You raise some great points. I look at cables a little differently to most. I assume all cables degrade the sound, and therefore when I assess cables I am looking for the cable that does the least damage - least damage in terms of transparency, noise floor, coherency. I see too many people using cables as a bandaid to a system issue - check the forums "looking for a cable with good bass..." or other criteria.

With regard to phono cables it gets a little bit interesting because there is no one size fits all. Electrically the tonearm cable is part of a tuned system that includes the cartridge and the receiving device - be it phono stage, moving coil set up ( transformer or other active mc step up ). Therefore unless everyone has the same cartridge/phono, experiences and opinions will vary, as they do.

I note that neither Audioquet or Stealth provide any electrical specifications for their phono cables - no capacitance figures, no data on phase shifts at varying frequencies etc etc.

So for most folk phono cables are a lottery - suck it and see. And in many situations I have seen folk come to grief because they have a cable bandaid, they upgrade their system and the cable bandaid doesn't work with the new gear.

For my own system I use 2 phono cables depending on cartridge.

For MM's I use a custom Audioplan phono cable - silver, twisted pair, shielded  ultra low capacitance. This was a manufacturers sample never released to public - too expensive.

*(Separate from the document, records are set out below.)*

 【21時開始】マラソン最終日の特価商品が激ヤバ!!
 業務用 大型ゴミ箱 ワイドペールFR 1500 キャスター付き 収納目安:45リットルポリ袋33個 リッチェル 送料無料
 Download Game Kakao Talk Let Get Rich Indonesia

For MC's ( which is what I primarily listen to ) I use either MIT Oracle phono or some custom cables I have built myself using MIT Varilay wire as a builtin block from the 80's. They are very capacitive which is why they don't work with MM's.

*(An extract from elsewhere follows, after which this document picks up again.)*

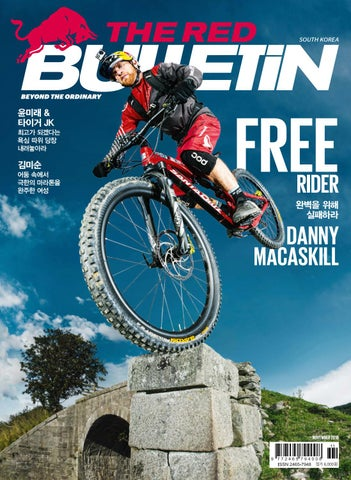 a11b843eb9e The Red Bulletin November 2016 - KR by Red Bull Media House - issuu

I have a lot in the bin - Ikeda, Audio Tekne, Audioquest and many others in the parts bin. Most of these do too much damage. I have not heard the Hyperphono, the Audioquest Leopard is average, not particularly transparent, low level detail goes awol in my experience.

Finally we have to remember that listening preferences vary considerably from person to person, some folk want a nice smooth sound, some want zero noise, some want "fast zippy sound" - when I had an audio shop I heard it all.

My advice for any cable purchaser is audition in your own system, listen for musical coherence, low noise floor and transparency - do not focus on a specific attribute - and do not believe any reviews, use them as guides only.

 

 

 

 

 

 

@edgewear

the Zen Diamond is one of those ‘oldies’ that had me convinced that no ‘sea change’ in sonic improvement has occurred in recent years that would justify the ridiculous pricing of current top MC’s.

It is not as bad as you think - a $1k cartridge in the mid 80’s would be $5-6k in todays money - 37 years later. Average wages have gone up 5-700% in that time period. Would you spend your prime years building the best cartridge in the world for $2.00 an hour ?

Having said that $11-15k plus is gouging in my view. Unfortunately there are buyers prepared to pay stupid money to have something most people can't afford.

The value add proposition is n longer sound quality - its ego.

Have you noticed each time an outrageous price barrier is passed, for example the first $100k turntable, the floodgates open.

 

 

@edgewear 

Can’t wait for the first 20k+ cartridge and the accompanying marketing nonsense. Or is it already among us?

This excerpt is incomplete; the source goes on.